In British Columbia, politicians pledged to “employ every tool available” to block Alberta pipelines. In Quebec, Premier François Legault called Alberta’s oil “dirty energy” and said there’s “no social acceptability” for another oil pipeline.

Despite the open hostility to Alberta’s economic driver, the prairie province continued to punch above its weight for Canada. Between 2015 and 2018, Alberta taxpayers paid $73 billion more to the feds than they received back in spending. This year, equalization alone will cost an Alberta family of four $2,600.

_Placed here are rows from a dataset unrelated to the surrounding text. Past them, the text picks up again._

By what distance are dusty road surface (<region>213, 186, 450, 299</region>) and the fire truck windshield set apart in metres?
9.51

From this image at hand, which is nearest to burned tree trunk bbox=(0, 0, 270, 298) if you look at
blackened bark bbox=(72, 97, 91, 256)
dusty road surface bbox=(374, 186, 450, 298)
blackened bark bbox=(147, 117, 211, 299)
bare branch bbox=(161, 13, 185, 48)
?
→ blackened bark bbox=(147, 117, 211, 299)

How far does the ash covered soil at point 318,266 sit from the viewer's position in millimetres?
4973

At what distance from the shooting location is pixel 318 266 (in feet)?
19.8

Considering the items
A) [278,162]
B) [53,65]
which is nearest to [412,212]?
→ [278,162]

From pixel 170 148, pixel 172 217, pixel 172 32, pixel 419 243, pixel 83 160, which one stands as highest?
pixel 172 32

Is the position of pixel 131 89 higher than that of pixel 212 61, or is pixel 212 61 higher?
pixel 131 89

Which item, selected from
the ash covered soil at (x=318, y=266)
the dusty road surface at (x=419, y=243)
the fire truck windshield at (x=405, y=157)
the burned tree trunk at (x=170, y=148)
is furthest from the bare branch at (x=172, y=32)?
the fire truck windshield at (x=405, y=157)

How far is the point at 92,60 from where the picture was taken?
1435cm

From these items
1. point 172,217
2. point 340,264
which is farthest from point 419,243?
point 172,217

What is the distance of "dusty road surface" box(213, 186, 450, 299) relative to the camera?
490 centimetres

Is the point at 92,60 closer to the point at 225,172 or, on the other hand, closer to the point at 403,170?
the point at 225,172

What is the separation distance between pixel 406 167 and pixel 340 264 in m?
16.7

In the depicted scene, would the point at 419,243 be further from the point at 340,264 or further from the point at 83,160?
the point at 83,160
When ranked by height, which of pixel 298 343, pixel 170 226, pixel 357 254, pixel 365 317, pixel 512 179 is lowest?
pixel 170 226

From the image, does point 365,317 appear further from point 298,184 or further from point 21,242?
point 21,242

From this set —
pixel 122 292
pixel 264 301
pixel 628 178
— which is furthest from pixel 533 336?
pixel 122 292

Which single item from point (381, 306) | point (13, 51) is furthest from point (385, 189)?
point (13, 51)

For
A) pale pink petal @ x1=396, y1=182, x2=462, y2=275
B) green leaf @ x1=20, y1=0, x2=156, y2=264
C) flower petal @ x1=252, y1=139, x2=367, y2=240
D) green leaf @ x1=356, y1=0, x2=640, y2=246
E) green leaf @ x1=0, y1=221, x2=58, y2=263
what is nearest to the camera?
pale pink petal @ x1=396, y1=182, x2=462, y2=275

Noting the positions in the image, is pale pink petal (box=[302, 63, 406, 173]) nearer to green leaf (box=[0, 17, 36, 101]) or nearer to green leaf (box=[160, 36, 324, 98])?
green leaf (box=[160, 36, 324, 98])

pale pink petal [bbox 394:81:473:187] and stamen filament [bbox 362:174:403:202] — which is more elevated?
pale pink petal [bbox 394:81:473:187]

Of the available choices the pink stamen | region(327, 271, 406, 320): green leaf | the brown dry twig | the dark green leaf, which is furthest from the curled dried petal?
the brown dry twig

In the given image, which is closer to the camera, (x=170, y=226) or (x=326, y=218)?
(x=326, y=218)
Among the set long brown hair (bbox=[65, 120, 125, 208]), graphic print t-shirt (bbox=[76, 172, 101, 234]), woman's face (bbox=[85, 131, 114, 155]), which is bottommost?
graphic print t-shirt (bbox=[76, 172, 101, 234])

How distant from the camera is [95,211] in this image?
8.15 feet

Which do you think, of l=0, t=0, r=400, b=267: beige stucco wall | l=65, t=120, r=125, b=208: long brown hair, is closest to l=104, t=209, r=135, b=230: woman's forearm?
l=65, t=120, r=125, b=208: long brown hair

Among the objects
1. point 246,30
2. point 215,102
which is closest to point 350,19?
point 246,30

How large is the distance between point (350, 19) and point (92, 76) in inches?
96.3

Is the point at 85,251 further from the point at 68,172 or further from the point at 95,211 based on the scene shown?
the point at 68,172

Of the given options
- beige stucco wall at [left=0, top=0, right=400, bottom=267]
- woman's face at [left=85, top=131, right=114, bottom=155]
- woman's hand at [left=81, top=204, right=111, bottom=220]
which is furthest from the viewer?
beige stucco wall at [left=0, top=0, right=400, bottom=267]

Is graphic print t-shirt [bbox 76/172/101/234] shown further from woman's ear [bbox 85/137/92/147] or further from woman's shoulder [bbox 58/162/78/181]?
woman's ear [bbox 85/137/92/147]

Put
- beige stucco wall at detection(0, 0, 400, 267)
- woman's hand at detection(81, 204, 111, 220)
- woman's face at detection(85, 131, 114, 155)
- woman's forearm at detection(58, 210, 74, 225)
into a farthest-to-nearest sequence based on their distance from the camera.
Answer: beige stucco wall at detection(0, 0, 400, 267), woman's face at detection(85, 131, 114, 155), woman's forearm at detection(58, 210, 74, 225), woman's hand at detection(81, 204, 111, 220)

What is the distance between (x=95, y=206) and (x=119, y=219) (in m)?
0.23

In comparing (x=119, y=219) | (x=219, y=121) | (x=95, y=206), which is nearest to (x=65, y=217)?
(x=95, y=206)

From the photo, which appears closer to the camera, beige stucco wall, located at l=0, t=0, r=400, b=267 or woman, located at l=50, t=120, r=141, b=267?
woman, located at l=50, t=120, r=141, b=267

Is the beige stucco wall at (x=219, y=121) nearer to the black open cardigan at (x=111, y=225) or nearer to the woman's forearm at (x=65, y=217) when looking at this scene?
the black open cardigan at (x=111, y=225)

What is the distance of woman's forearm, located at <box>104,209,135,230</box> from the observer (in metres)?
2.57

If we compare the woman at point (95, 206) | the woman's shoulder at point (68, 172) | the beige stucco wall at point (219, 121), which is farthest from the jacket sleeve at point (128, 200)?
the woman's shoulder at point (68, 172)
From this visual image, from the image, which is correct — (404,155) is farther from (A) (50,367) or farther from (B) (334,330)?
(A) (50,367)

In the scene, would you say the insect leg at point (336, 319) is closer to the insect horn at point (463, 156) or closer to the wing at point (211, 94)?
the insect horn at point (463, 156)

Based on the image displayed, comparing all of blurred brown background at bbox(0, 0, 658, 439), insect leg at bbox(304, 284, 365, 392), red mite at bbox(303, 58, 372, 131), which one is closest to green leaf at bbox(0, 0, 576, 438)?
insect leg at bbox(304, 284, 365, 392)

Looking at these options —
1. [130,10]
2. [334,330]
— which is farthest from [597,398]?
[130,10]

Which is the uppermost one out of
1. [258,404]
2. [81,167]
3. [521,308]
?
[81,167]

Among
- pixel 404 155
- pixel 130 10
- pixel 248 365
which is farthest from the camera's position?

On Oct. 18, Albertans will vote in a province-wide equalization referendum. A goal of the referendum is to bring these legitimate grievances to kitchen tables coast to coast. The way the feds treated Alberta is unfair and remedies are needed.

But there are other reasons for provinces to rethink the equalization and natural resource status quo. 

Canada needs taxpayer-friendly ways to recover our economy, such as removing roadblocks to Canadian natural resource development. Since 2014, $215 billion worth of Canadian resource projects have been stalled or cancelled in part because of governments, according to Secondstreet.org. About $140 billion of that occurred outside of Alberta. 

A taxpayer-friendly recovery is certainly needed given the $1-trillion federal debt. Equalization continues to douse more red ink on the nation’s finances. When equalization was first created in 1957, it was $1.3 billion (2021 dollars). It now costs $21 billion – a 1,500 per cent increase. Despite the massive cost increase, is there any evidence that any province is fundamentally better off?

Equalization harms taxpayers in provinces that receive the money because it allows politicians to rely on external tax dollars and less on solid policies to grow their own economies. Even politicians receiving equalization, such as New Brunswick’s Blaine Higgs and Legault in Quebec, have acknowledged this perverse reality.

Alberta’s referendum will fuel a much-needed conversation around equalization and natural resource development. As with any troubled relationship, silence can only increase the trouble. It’s in the best interest for all provinces to kickstart this conversation.